Usually, a federation engine requires some configuration files that depend on the federated endpoints (e.g., the URLs of the federated SPARQL endpoints). Thus, apart from the Docker image with the SPARQL endpoint of the federation engine, you should provide a docker image that constructs any desired configuration for each of the source endpoints, and a docker image that initializes the federator that possibly takes into account the configuration files of the source endpoints. More specifically, prepare the following images:

A docker image that constructs a configuration file for a source endpoint and places it in an output directory of your choice. Assume that the source endpoint and the dataset name are available in the environment variables $DATASET_NAME and $DATASET_URL respectively, and that the dump file of the dataset is present in an input directory of your choice.
A docker image that constructs a configuration file for the federation engine and places it in an output directory of your choice. Assume that all the configuration files produced in the previous step are present in an input directory of your choice.
A docker image that starts the federation engine and exposes its SPARQL endpoint.

The environment variables are initialized by the KOBE operator according to the specification of the benchmark to be executed.

As an example, we present the images for two federation engines (namely Fedx and Semagrow).

Regarding the Semagrow federation engine, we use the images semagrow/semagrow-init (source code here), semagrow/semagrow-init-all, (source code here), and semagrow/semagrow (see here). The first image uses the sevod-scraper tool to create a ttl metadata file from the dump file, and the second image concatenates all metadata files of each of the source endpoints into a single metadata file.
Regarding the fedx federation engine, we use the images semagrow/fedx-init (source code here), semagrow/fedx-init-all, (source code here), and semagrow/fedx-server (source code here). Fedx is known for not using any dataset statistics, but it uses only a ttl file that contains only the SPARQL endpoints of the federation. The first image creates a ttl file that defines the SPARQL endpoint of each dataset and the second image concatenates all ttl files of each source endpoints into a single configuration file.

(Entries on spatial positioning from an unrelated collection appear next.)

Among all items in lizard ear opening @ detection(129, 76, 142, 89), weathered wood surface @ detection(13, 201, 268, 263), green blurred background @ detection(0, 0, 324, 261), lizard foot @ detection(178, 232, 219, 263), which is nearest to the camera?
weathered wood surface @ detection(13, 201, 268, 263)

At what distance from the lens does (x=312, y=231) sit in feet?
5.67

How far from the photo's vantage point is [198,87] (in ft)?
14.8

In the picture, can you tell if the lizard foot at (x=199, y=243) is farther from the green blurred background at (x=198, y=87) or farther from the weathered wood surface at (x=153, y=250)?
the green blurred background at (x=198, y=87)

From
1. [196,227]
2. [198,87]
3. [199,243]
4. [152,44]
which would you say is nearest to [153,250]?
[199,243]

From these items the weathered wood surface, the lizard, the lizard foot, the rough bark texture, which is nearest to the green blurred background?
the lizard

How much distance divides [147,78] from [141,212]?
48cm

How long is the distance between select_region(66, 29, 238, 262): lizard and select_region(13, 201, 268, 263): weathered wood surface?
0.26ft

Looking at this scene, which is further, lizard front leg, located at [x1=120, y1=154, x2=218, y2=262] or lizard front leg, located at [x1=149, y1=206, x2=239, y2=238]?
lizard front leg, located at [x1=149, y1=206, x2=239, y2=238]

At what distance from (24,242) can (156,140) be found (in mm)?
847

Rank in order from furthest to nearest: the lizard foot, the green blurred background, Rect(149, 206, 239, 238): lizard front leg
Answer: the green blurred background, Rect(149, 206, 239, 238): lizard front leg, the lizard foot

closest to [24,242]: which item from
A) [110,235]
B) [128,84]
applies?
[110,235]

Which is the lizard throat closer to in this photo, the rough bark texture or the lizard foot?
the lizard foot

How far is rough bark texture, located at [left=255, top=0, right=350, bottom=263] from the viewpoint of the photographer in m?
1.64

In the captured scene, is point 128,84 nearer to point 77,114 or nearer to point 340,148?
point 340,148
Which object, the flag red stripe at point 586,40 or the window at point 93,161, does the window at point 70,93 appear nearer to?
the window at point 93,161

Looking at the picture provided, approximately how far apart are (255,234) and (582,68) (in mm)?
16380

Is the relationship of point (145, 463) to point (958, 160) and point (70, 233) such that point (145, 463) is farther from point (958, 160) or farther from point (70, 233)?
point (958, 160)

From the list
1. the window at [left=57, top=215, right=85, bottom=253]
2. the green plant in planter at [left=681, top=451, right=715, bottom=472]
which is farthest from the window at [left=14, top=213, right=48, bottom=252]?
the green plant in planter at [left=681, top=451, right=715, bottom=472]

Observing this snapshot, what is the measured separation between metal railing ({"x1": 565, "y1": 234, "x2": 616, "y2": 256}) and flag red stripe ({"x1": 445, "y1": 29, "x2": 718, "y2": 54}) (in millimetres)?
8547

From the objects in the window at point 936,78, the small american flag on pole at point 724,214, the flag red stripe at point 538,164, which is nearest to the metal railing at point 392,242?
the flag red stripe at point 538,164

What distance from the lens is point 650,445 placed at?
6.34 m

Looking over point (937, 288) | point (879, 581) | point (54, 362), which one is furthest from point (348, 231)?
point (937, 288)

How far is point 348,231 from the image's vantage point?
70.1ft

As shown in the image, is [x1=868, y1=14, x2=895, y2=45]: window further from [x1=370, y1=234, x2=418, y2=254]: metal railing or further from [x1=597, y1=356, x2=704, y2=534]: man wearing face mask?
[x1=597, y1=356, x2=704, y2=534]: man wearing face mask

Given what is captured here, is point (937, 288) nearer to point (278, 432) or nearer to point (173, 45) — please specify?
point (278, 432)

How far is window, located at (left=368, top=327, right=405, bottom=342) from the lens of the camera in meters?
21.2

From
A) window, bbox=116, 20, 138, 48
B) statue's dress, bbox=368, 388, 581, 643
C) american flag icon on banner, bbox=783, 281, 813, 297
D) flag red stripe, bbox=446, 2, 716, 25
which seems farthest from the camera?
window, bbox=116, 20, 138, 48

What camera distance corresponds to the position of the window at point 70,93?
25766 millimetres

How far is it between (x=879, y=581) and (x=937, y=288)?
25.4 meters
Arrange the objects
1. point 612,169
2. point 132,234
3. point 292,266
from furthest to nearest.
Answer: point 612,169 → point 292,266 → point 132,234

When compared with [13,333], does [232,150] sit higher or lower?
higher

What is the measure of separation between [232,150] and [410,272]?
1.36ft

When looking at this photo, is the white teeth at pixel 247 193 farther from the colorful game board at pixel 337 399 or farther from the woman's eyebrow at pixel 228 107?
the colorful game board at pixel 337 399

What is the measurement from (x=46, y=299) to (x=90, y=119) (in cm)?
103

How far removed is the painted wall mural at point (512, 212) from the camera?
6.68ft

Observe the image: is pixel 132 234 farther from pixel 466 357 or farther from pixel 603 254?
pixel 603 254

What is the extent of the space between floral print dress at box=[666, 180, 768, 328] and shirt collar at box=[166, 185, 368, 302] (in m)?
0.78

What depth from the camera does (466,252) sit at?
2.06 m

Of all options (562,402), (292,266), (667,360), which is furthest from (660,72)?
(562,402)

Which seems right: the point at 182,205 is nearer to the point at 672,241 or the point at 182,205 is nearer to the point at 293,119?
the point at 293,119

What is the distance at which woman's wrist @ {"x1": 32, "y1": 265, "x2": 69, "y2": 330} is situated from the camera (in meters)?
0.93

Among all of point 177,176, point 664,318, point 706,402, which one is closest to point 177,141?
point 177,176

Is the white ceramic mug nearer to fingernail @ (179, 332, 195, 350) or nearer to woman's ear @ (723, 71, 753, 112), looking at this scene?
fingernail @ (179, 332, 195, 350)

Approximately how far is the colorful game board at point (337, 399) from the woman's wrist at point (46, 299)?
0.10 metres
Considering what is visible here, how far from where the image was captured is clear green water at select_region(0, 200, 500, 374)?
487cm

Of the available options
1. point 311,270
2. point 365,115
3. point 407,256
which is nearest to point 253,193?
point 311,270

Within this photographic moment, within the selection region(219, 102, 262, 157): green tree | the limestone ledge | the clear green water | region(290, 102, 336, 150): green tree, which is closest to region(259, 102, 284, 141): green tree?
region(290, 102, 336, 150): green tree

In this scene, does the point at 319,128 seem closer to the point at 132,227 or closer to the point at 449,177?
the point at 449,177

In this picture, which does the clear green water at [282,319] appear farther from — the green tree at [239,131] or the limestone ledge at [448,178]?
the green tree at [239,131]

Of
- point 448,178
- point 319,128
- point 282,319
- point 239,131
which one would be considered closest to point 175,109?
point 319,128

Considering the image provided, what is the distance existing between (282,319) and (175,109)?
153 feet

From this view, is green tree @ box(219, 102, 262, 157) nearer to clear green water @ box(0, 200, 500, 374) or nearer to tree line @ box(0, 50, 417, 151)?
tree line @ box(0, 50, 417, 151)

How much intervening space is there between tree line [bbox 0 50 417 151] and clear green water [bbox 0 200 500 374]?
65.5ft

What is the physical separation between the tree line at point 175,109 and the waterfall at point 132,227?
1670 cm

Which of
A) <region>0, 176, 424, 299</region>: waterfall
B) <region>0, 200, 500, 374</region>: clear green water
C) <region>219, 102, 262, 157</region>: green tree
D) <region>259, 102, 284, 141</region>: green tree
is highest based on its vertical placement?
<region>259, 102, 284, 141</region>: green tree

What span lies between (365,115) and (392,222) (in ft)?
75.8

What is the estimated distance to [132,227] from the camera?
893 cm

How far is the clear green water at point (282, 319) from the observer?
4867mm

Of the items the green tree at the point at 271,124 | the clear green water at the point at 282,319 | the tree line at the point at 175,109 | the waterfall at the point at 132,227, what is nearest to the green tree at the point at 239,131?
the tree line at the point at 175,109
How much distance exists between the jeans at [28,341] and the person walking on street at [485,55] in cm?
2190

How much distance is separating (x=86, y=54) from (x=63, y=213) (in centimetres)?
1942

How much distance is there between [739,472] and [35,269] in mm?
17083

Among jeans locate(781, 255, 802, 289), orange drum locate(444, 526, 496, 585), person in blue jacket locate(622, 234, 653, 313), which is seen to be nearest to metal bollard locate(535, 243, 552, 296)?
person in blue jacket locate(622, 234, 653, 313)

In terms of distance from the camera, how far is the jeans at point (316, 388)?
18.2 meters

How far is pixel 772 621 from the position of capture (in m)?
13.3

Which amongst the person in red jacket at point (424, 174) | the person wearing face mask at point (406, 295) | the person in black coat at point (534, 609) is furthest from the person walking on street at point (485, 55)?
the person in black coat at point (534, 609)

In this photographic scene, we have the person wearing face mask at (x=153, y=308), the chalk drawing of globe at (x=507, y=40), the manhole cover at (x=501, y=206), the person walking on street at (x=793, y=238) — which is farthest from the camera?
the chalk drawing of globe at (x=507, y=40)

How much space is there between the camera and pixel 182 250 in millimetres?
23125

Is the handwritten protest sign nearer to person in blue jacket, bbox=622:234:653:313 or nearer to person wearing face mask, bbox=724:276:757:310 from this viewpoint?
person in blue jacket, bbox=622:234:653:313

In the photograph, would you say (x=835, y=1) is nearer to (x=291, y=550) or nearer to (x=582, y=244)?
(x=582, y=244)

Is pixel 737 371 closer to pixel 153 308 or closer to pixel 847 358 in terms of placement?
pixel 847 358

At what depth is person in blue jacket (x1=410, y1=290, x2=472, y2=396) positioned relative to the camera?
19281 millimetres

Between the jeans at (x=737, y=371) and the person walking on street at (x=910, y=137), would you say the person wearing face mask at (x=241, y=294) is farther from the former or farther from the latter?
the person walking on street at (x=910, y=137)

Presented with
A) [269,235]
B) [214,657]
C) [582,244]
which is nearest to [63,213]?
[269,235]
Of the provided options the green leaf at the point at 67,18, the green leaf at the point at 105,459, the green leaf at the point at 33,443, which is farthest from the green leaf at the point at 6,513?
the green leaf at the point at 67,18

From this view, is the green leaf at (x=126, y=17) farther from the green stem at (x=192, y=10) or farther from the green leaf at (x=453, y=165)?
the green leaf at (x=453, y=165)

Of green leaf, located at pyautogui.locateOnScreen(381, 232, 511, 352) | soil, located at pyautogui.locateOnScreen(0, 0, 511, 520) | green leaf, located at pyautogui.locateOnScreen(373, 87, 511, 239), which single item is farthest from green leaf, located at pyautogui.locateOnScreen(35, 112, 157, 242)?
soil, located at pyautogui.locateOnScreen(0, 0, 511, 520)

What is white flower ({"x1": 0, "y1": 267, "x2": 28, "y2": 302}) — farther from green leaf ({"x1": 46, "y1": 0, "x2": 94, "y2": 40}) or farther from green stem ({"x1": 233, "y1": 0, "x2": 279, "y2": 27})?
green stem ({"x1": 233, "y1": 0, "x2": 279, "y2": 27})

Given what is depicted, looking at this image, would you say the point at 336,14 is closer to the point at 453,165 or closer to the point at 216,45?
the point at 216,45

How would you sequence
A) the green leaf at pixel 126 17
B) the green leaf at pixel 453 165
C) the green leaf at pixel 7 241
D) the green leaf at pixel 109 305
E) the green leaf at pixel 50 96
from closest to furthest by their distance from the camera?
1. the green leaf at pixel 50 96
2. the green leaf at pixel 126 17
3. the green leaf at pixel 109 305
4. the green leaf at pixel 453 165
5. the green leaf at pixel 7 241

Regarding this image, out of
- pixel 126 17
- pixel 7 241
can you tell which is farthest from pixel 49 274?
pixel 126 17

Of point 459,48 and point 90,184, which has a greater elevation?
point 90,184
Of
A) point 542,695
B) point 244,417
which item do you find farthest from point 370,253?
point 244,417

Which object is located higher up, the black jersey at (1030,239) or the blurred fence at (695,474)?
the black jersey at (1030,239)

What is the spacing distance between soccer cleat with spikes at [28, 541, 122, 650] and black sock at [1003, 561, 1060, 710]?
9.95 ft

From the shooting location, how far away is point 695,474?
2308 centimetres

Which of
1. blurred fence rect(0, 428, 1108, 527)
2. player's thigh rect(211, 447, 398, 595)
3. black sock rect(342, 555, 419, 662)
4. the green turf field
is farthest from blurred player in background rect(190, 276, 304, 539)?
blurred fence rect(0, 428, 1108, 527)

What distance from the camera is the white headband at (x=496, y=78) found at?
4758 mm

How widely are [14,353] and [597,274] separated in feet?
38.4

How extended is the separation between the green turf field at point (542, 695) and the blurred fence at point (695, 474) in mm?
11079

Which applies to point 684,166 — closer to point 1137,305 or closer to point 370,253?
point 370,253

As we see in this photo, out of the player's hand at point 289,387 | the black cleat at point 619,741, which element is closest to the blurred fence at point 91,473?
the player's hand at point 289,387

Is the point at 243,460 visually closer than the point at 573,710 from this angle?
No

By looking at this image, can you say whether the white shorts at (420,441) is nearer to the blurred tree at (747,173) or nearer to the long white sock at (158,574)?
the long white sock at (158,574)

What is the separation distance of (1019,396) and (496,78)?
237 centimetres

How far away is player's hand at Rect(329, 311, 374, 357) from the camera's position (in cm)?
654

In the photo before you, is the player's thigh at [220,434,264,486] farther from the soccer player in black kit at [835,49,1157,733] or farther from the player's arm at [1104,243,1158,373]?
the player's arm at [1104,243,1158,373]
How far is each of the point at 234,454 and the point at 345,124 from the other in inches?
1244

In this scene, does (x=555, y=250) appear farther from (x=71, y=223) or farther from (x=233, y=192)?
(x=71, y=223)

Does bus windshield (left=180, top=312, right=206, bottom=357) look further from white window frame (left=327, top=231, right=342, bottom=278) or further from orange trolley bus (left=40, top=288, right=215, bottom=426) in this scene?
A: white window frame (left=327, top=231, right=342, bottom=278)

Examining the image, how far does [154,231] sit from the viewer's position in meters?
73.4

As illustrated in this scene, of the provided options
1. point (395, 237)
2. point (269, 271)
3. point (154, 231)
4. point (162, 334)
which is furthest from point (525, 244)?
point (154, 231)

Step 2. Prepare your YAML file

Once you have prepared the docker images, creating the federator template specification for your dataset server is a straightforward task. It should look like this (we use as an example the template for Semagrow):

apiVersion: kobe.semagrow.org/v1alpha1
kind: FederatorTemplate
metadata:
  # Each federator template can be uniquely identified by its name.
  name: semagrowtemplate
spec:
  containers:
    # here you put the last image (that is the image for the
    # SPARQL endpoint of the federation engine)
    - name: maincontainer 
      image: semagrow/semagrow
      ports:
      - containerPort: 8080             # port to listen for queries
  port: 8080                            # port to listen for queries
  path: /SemaGrow/sparql                # path to listen for queries
  fedConfDir: /etc/default/semagrow     # where the federator expects to find its configuration

  # federator configuration step 1 (for each dataset):
  confFromFileImage: semagrow/semagrow-init  # first docker image
  inputDumpDir: /sevod-scraper/input         # where to find the dump file for the dataset
  outputDumpDir: /sevod-scraper/output       # where to place the configuration for the dataset

  # federator configuration step 2 (combination step):
  confImage: semagrow/semagrow-init-all      # second docker image
  inputDir: /kobe/input                      # where to find all dataset configurations
  outputDir: /kobe/output                    # where to place the final (combined) configuration

The default URL for the SPARQL endpoint for Virtuoso is http://localhost:8080/SemaGrow/sparql, hence the port and the path to listen for queries are 8080 and /SemaGrow/sparql respectively. The input and output directories of the images mentioned previously are configured using the parameters inputDumpDir,outputDumpDir,inputDir,outputDir.

Examples

We have already prepared several federator template specifications to experiment with:

Note

We plan to define more federator template specifications in the future. We place all federator template specifications in the examples/ directory under a subdirectory with the prefix federator-*.